* THE EXERCISE: Extract every line starting at the line that contains "What is the span of space between" and ending with the final line of the data, inclusive; give only those lines, word for word.

* STORED RECORDS:
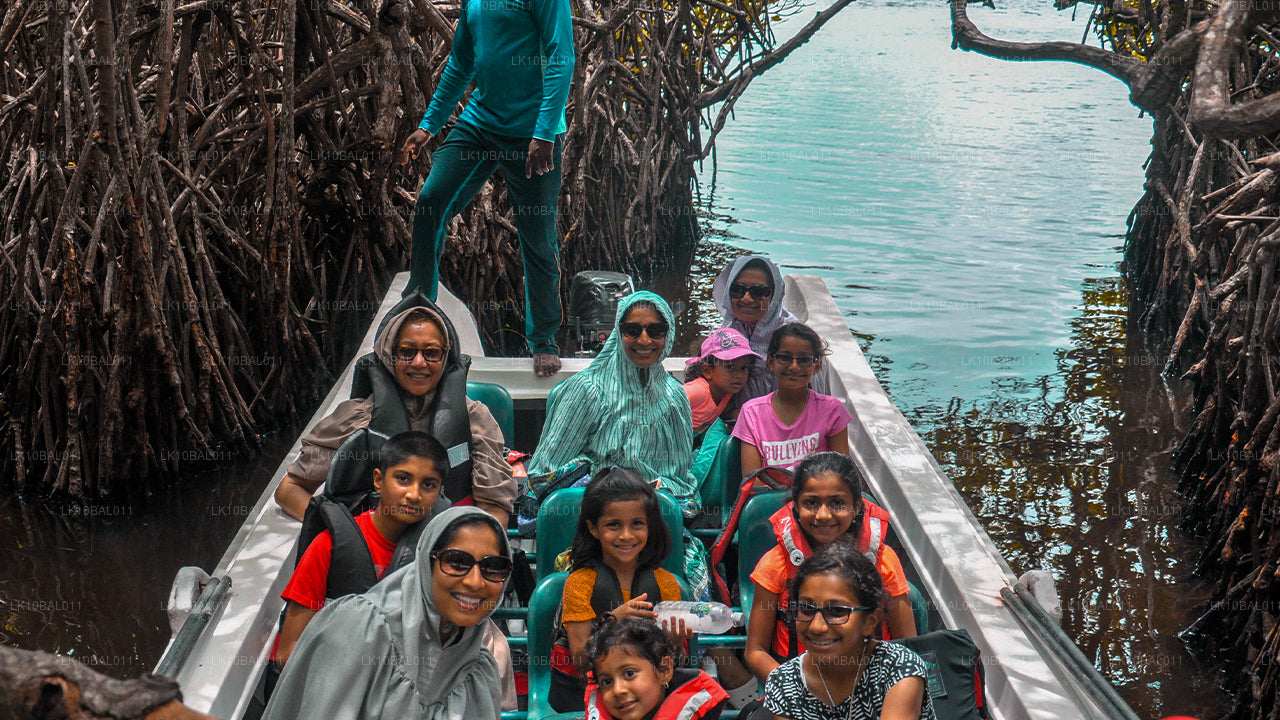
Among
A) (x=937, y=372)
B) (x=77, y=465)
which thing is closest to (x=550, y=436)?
(x=77, y=465)

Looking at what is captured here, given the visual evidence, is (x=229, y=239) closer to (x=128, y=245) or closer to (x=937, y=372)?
(x=128, y=245)

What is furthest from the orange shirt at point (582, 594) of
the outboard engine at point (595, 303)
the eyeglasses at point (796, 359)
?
the outboard engine at point (595, 303)

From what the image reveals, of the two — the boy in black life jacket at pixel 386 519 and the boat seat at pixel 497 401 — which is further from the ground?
the boy in black life jacket at pixel 386 519

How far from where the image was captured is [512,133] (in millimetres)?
4590

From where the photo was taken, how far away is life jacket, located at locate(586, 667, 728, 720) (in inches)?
102

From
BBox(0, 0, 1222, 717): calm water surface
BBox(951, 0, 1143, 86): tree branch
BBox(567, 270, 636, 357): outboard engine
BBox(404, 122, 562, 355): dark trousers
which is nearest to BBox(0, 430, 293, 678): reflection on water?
BBox(0, 0, 1222, 717): calm water surface

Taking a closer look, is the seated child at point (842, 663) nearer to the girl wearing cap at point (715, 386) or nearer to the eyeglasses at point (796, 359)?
the eyeglasses at point (796, 359)

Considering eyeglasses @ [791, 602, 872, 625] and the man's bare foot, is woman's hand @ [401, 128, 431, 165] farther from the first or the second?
eyeglasses @ [791, 602, 872, 625]

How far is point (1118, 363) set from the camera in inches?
356

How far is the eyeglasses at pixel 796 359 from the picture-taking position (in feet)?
12.4

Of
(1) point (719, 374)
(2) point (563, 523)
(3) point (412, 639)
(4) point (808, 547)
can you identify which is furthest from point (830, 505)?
(1) point (719, 374)

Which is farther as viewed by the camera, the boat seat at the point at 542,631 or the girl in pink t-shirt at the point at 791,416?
the girl in pink t-shirt at the point at 791,416

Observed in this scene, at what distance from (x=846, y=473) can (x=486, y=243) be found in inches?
191

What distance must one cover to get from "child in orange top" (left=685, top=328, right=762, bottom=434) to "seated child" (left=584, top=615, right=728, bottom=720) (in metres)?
1.78
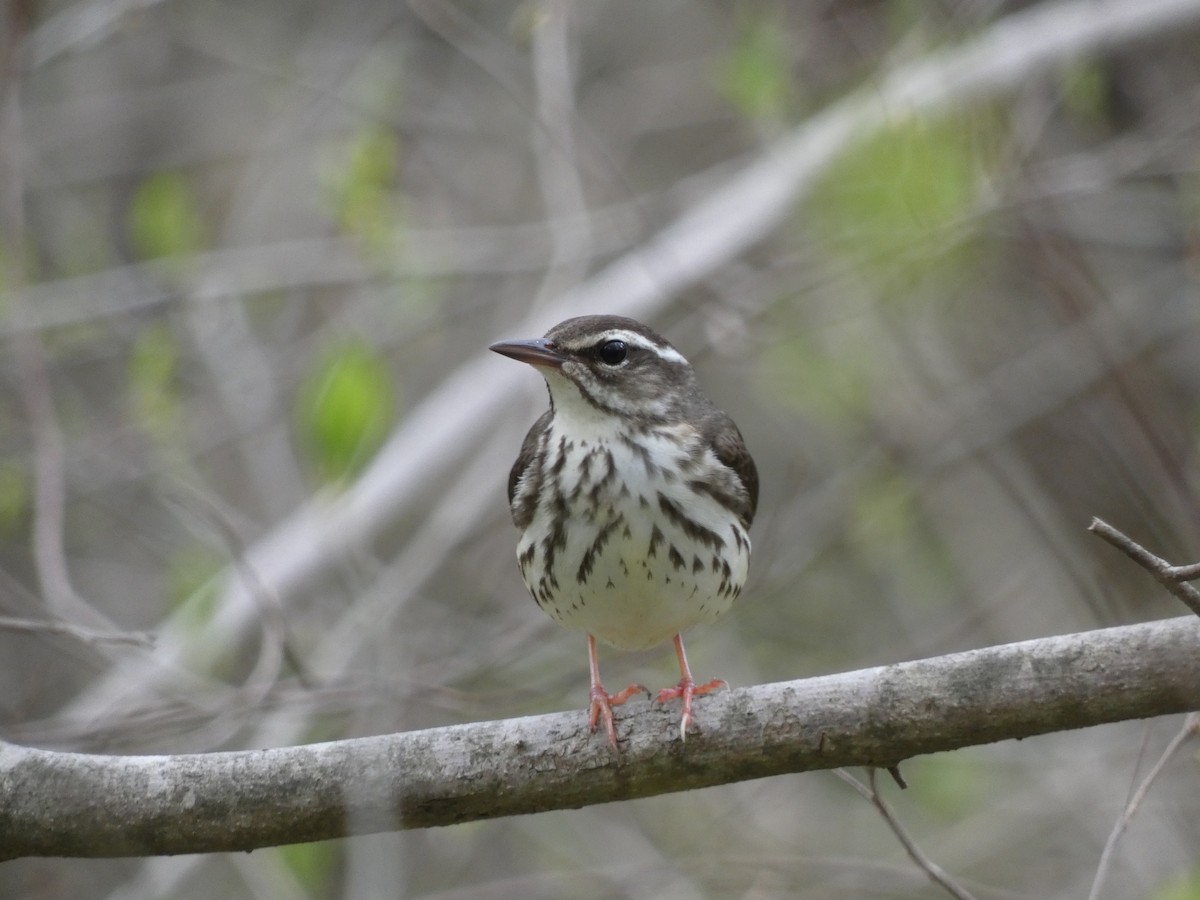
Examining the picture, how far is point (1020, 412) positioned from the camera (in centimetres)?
853

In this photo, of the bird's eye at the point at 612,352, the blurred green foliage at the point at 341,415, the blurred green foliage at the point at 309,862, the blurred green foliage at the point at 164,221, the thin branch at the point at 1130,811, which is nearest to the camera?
the thin branch at the point at 1130,811

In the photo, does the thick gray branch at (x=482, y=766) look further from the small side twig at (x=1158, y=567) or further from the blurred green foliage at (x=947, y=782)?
the blurred green foliage at (x=947, y=782)

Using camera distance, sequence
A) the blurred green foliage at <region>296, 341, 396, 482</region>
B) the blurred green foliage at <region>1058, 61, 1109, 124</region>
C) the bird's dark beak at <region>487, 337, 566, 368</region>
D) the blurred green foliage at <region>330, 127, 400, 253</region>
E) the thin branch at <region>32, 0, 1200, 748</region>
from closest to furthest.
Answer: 1. the bird's dark beak at <region>487, 337, 566, 368</region>
2. the blurred green foliage at <region>296, 341, 396, 482</region>
3. the thin branch at <region>32, 0, 1200, 748</region>
4. the blurred green foliage at <region>330, 127, 400, 253</region>
5. the blurred green foliage at <region>1058, 61, 1109, 124</region>

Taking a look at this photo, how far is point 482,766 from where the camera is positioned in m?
3.96

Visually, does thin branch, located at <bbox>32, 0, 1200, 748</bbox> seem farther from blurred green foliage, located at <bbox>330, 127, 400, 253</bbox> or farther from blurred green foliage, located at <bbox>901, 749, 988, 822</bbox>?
blurred green foliage, located at <bbox>901, 749, 988, 822</bbox>

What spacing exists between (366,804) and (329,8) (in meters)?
7.80

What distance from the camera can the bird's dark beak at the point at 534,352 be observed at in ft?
16.1

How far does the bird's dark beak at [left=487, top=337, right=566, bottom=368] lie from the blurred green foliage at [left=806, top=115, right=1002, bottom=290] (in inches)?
104

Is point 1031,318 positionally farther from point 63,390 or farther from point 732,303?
point 63,390

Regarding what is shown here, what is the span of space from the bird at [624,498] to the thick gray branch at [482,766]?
0.47 meters

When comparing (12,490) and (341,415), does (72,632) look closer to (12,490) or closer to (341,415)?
(341,415)

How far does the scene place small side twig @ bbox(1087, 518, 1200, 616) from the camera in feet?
9.91

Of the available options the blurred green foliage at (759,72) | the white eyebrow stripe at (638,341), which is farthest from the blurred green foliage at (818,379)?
the white eyebrow stripe at (638,341)

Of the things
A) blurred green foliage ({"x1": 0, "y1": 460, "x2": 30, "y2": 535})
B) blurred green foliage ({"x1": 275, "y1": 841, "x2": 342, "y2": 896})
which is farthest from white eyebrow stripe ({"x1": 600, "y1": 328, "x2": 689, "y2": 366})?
blurred green foliage ({"x1": 0, "y1": 460, "x2": 30, "y2": 535})
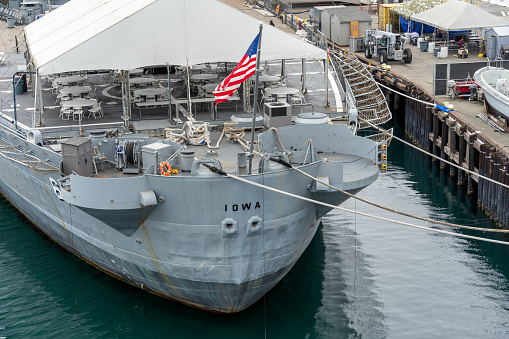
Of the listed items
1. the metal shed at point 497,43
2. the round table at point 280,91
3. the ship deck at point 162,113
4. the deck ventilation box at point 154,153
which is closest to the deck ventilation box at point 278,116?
the ship deck at point 162,113

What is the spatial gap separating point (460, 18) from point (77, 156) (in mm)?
34706

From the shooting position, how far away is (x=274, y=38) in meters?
28.1

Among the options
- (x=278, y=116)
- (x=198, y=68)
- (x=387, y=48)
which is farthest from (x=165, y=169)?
(x=387, y=48)

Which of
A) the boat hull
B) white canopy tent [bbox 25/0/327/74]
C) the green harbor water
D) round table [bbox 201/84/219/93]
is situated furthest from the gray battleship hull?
the boat hull

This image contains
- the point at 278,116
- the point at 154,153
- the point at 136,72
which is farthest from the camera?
the point at 136,72

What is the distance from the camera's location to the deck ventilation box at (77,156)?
22.2 m

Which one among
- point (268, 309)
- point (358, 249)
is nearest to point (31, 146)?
point (268, 309)

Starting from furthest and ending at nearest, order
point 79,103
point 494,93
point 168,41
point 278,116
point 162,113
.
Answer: point 494,93
point 162,113
point 79,103
point 168,41
point 278,116

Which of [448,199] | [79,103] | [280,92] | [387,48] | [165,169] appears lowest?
[448,199]

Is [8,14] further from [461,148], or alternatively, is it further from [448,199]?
[448,199]

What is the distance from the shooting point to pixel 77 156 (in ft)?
72.6

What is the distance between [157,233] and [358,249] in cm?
849

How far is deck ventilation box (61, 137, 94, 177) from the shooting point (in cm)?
2216

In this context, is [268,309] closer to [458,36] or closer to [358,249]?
[358,249]
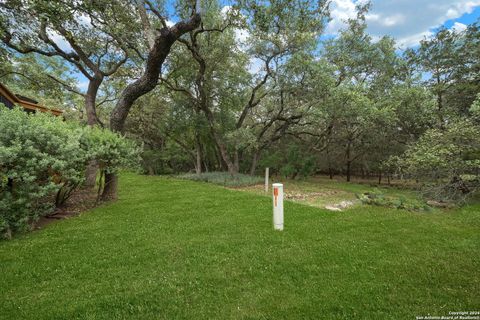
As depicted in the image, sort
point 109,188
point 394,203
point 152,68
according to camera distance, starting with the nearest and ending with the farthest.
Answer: point 394,203, point 152,68, point 109,188

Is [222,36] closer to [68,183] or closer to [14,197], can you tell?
[68,183]

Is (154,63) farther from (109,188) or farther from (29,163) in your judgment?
(29,163)

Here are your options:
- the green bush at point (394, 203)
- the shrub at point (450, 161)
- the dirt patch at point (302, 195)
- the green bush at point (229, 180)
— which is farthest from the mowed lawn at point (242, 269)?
the green bush at point (229, 180)

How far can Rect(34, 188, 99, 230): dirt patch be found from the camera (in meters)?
5.25

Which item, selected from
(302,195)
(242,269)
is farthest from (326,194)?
(242,269)

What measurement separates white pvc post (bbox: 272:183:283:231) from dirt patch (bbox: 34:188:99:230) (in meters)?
4.73

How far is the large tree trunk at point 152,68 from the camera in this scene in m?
6.47

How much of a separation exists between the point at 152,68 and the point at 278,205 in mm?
5452

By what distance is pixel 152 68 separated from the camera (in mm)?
6914

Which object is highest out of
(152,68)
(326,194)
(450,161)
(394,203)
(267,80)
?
(267,80)

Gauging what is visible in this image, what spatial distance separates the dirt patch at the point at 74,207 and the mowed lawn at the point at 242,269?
0.52 metres

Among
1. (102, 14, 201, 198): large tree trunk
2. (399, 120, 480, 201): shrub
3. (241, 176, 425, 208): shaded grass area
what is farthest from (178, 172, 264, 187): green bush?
(399, 120, 480, 201): shrub

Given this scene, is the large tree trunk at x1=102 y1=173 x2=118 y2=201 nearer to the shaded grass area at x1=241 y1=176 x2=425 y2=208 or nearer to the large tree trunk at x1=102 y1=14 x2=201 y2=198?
the large tree trunk at x1=102 y1=14 x2=201 y2=198

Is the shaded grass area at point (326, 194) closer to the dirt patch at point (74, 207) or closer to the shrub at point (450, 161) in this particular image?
the shrub at point (450, 161)
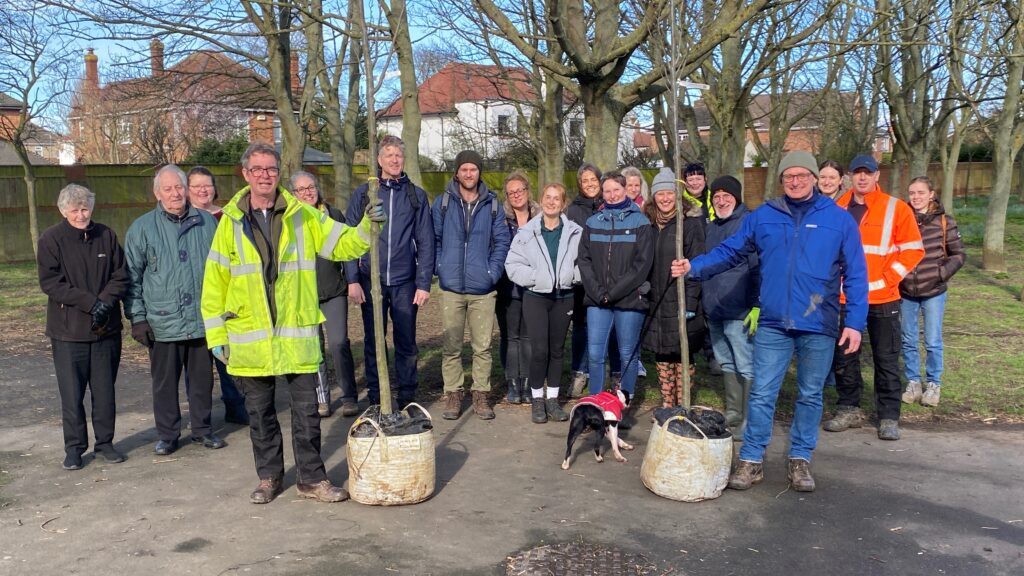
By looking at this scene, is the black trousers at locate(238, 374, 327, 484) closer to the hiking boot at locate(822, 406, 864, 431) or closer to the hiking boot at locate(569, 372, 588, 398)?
the hiking boot at locate(569, 372, 588, 398)

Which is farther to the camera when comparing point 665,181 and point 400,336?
point 400,336

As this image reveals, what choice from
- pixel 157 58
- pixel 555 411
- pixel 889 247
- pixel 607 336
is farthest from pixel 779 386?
pixel 157 58

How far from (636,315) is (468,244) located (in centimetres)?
149

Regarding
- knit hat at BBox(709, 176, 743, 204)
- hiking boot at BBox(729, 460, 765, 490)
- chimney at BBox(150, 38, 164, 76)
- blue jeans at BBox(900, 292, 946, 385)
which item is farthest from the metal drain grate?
chimney at BBox(150, 38, 164, 76)

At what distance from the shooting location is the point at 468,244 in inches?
273

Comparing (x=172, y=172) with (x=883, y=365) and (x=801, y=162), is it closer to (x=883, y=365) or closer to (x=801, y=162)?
(x=801, y=162)

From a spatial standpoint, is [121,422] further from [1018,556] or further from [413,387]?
[1018,556]

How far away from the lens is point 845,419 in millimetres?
6594

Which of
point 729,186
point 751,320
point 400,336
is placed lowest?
point 400,336

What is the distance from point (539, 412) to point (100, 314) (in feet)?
11.0

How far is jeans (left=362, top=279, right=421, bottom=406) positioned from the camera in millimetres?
6871

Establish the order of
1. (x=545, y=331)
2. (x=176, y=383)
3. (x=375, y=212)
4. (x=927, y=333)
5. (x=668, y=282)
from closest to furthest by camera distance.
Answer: (x=375, y=212)
(x=176, y=383)
(x=668, y=282)
(x=545, y=331)
(x=927, y=333)

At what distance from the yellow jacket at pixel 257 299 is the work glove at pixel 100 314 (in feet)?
4.12

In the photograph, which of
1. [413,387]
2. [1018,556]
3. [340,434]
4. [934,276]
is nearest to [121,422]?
[340,434]
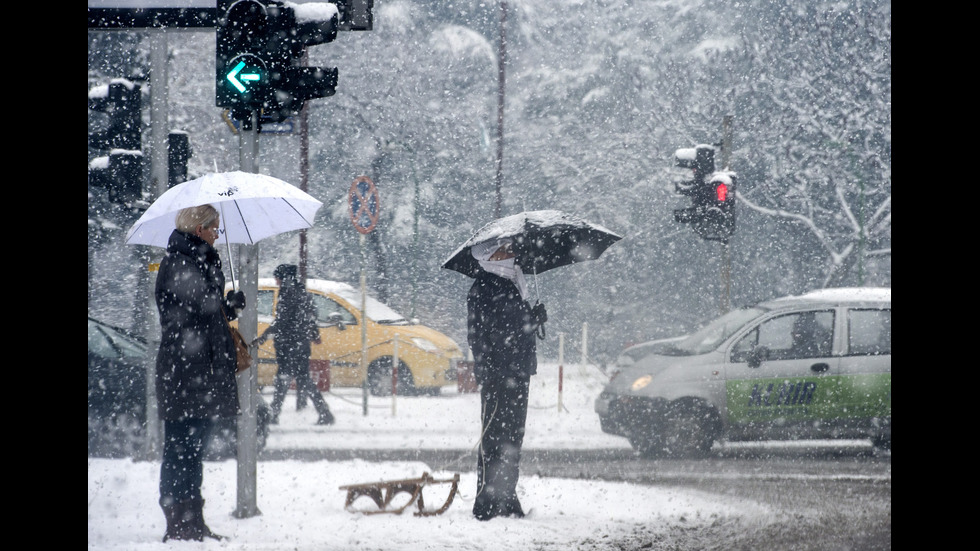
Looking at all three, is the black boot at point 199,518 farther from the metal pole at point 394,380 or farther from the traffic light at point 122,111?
the metal pole at point 394,380

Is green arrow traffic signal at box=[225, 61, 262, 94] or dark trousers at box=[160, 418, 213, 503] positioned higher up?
green arrow traffic signal at box=[225, 61, 262, 94]

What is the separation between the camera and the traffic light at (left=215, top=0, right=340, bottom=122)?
18.1 ft

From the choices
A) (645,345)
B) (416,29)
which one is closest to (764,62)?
(416,29)

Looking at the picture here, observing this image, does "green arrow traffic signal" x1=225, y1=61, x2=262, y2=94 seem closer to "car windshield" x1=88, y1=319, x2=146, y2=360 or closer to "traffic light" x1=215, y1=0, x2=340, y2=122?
"traffic light" x1=215, y1=0, x2=340, y2=122

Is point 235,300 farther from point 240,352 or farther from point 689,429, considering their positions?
point 689,429

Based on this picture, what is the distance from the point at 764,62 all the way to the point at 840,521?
16.0 metres

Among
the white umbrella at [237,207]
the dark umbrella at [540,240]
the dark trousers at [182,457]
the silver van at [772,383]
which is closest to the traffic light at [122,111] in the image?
the white umbrella at [237,207]

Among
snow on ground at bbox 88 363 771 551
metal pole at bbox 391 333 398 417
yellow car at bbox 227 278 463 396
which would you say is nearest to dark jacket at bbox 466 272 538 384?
snow on ground at bbox 88 363 771 551

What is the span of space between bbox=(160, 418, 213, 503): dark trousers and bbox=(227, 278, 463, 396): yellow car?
261 inches

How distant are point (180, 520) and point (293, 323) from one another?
16.3 feet

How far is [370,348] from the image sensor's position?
12.3 meters

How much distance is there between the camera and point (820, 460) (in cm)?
923

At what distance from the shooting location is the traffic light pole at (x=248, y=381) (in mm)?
5738

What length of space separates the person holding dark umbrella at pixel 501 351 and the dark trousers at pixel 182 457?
1587 millimetres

* SOLUTION:
What is the span of space between bbox=(160, 418, 213, 503): dark trousers and bbox=(227, 278, 463, 396): yellow car?
261 inches

How distant are point (180, 520) and point (293, 323) from one another?
16.3 feet

How far is [370,348] from the image sensor's position?
12.3 meters

How much distance is there between the camera and point (820, 460) (in cm)?
923

At what distance from the shooting location is the traffic light pole at (x=248, y=381) (in mm)?
5738

What length of space separates the person holding dark umbrella at pixel 501 351 and the dark trousers at pixel 182 457?
1587 millimetres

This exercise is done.